• Short exercise 1: Transcribe the section of the golf passage that begins with the words containing "And I like the" and ends with "Germany has Germans.".

• Quoted text:
□ □ □
And I like the differences of what constitutes “rough” for different courses in different locales. Hawaii has reeds, twisted island trees, curious white birds, and a sandy underbrush laden with shells and coral bits. Eugene had a lot of ragtop shaggy bushes, some low and fusing into a hedgerow, others standing tall and alone looking similar to bursts of 50 calibre strafing water splashes like you might see in a war movie, frozen in time and green like hell. Vancouver has evergreens and real timber, trees that look relieved to have taken root where no lumberjacks can clear cut them. Bend has cacti. Scotland has rocks and bluffs and fenceless fall hazards. Germany has Germans.

Every course, except perhaps in Utah, has one unifying factor besides the game. Every course, except ones owned and operated by Mormons, has beer. And coffee.
Not long after the 18 hole bachelor’s party, which sounds risqué when described that way, Radical announced their annual golf tournament. Confidence bolstered not at all from a day with Jerry and the Davids, I signed up anyway and soon found myself teamed up with three people that knew how to play far better than I and appreciated my efforts to help them feel better about their scores. I also got the job of keeping score, go figure.


Have I mentioned the girls in the golf cart laden with food and beverages that comes by with fair regularity to shower us with concessions for only the price of money?

 
Let’s simply pause to acknowledge the invaluable service they provide to keep morale high among the troops, or at least, all the Racial artists, coders, designers, and production staff brave enough to endure the Vancouver rain to play through 18 holes of golf.
The day progressed quickly, and except for almost losing my kind IT partner when I pumped the brakes a bit hard along a turn and sent him flapping out of the cockpit like a barn door in the wind, though he kept a solid grip on the handle along the side of the windscreen and didn’t spill his beer, and we both had a good, relieved laugh thereafter. And then he insisted on driving the rest of the afternoon. Probably for the best as we lived to tell the tales.
My clubs went into storage after the Radical tournament, not for lack of interest, just wasn’t time or opportunity afterwards, since I’m not a regular, dedicated golfer nor live near any, or a course either. I do wish Vancouver would get rooftop driving ranges like the ones in Hong Kong. I would love to drive into a sunset off English Bay, chipping and slicing yellow balls into mesh netting on the top of some West End bunker condo tower.
When Lindz discovered an inexpensive, well reviewed cruise that would have stops in Mexico, Cayman Islands, and Jamaica that also fit into a window in our respective production schedules, we had no idea the cruise would include a roof top putt-putt course with bright primary color balls to whack at the infinite horizon to heart’s content.

There is something special about wacky turns and wild banks on the top of a ocean faring hotel.
□ □ □
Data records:
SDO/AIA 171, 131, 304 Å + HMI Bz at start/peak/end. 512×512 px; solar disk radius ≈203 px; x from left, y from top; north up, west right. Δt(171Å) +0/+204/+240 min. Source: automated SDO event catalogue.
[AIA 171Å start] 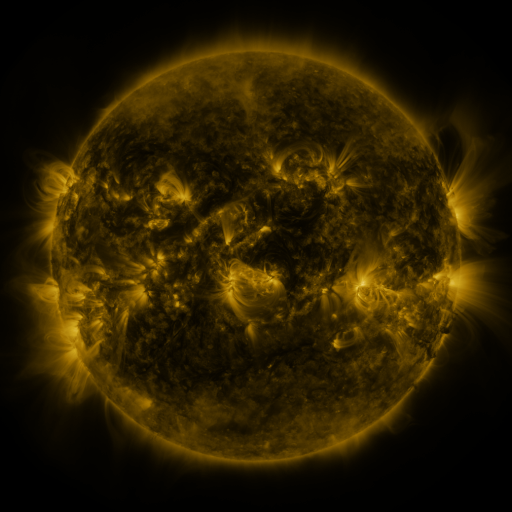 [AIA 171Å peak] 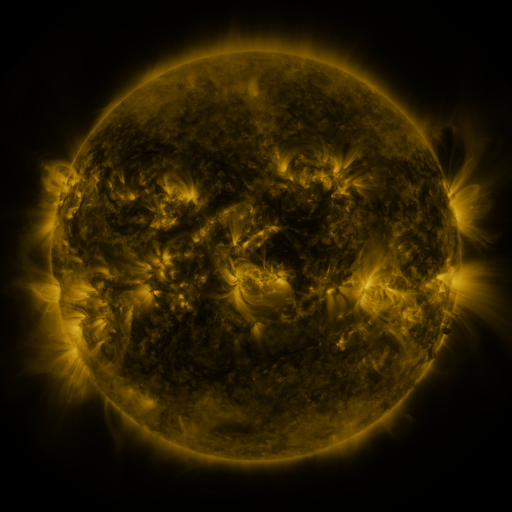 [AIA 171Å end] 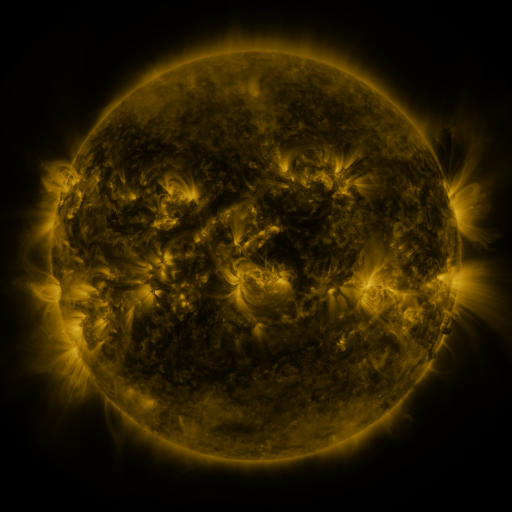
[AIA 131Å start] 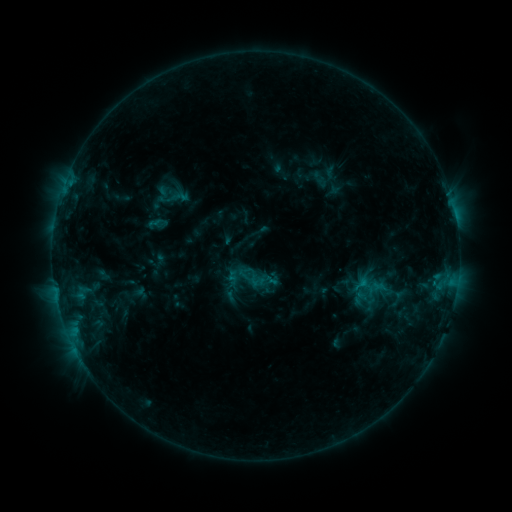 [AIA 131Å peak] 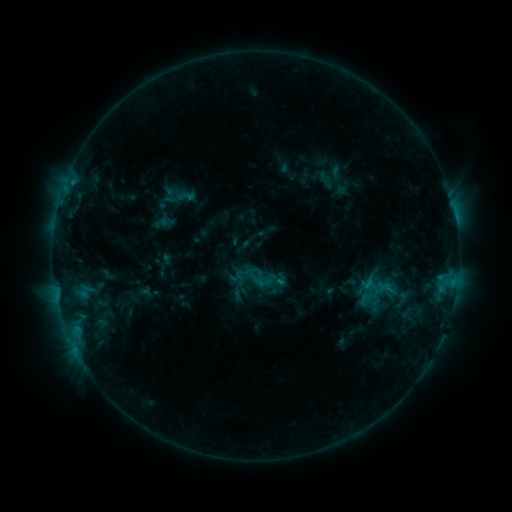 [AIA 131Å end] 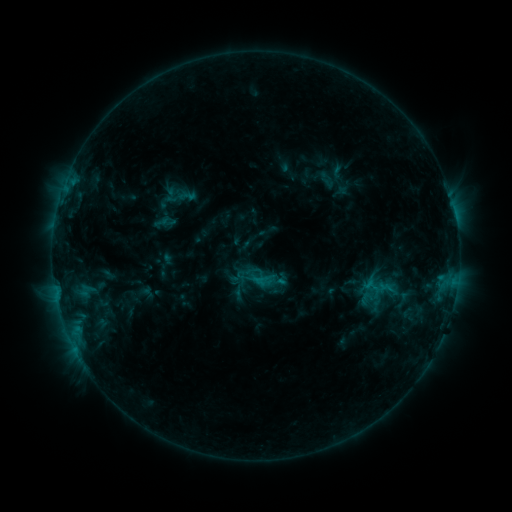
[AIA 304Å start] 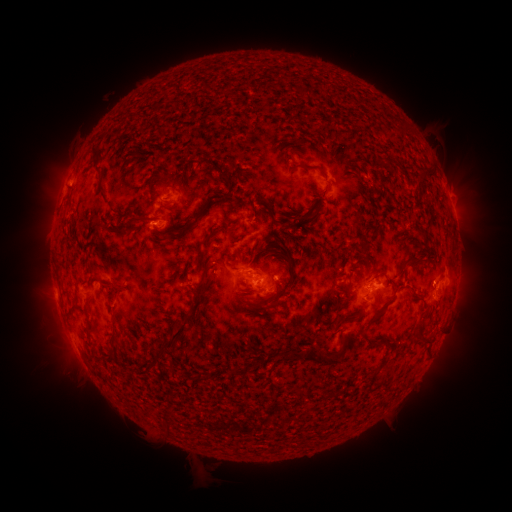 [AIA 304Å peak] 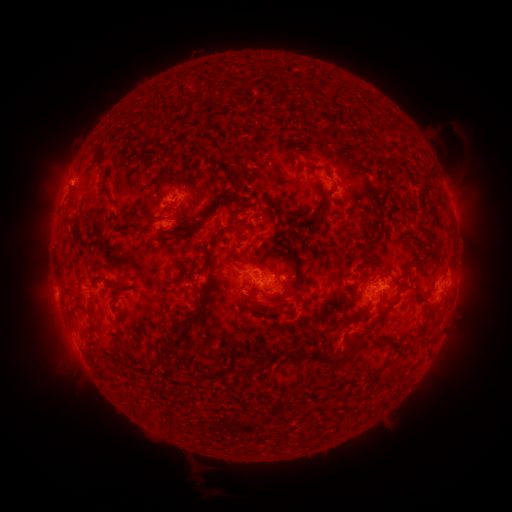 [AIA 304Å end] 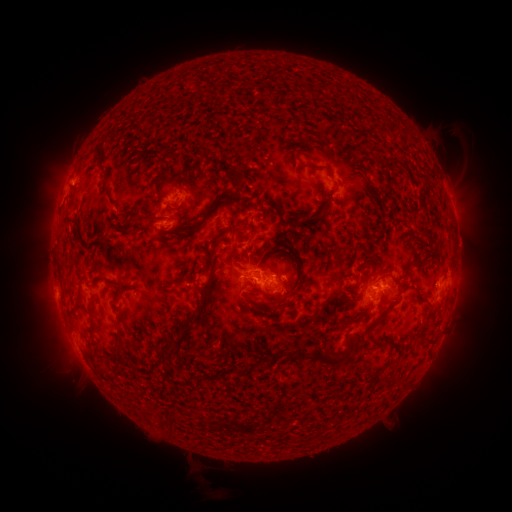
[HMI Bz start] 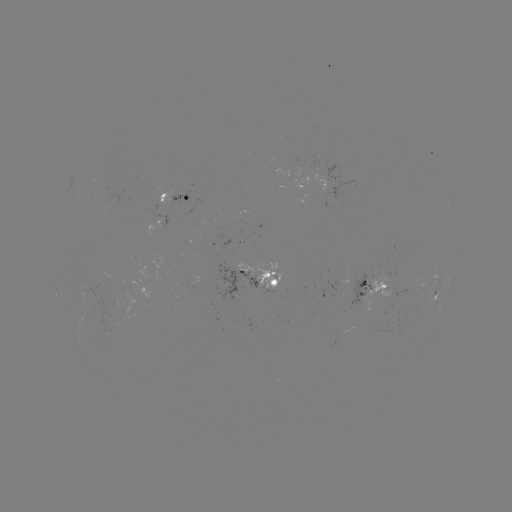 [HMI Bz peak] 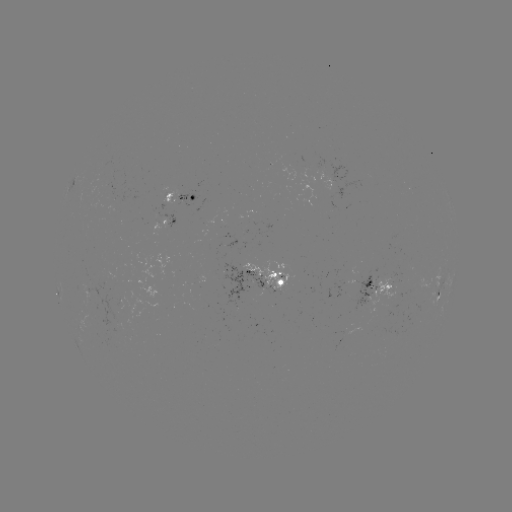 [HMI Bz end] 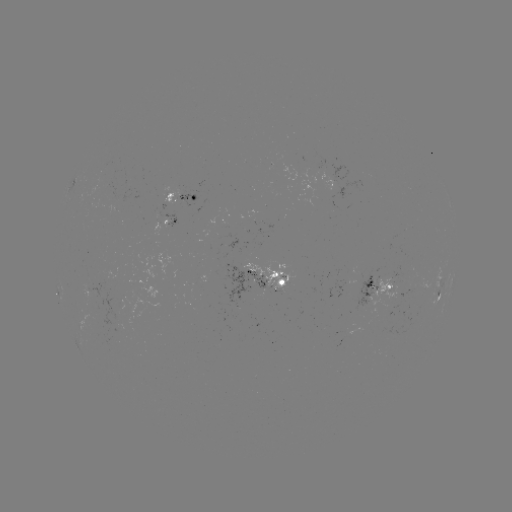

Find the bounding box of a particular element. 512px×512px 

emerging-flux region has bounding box [158, 212, 175, 228].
□ □ □
• Short exercise 2: Extract every line of the records that contains the string "bounding", matching its case exactly.

• Written response 1:
And I like the differences of what constitutes “rough” for different courses in different locales. Hawaii has reeds, twisted island trees, curious white birds, and a sandy underbrush laden with shells and coral bits. Eugene had a lot of ragtop shaggy bushes, some low and fusing into a hedgerow, others standing tall and alone looking similar to bursts of 50 calibre strafing water splashes like you might see in a war movie, frozen in time and green like hell. Vancouver has evergreens and real timber, trees that look relieved to have taken root where no lumberjacks can clear cut them. Bend has cacti. Scotland has rocks and bluffs and fenceless fall hazards. Germany has Germans.

• Written response 2:
Find the bounding box of a particular element. 512px×512px 
emerging-flux region has bounding box [158, 212, 175, 228].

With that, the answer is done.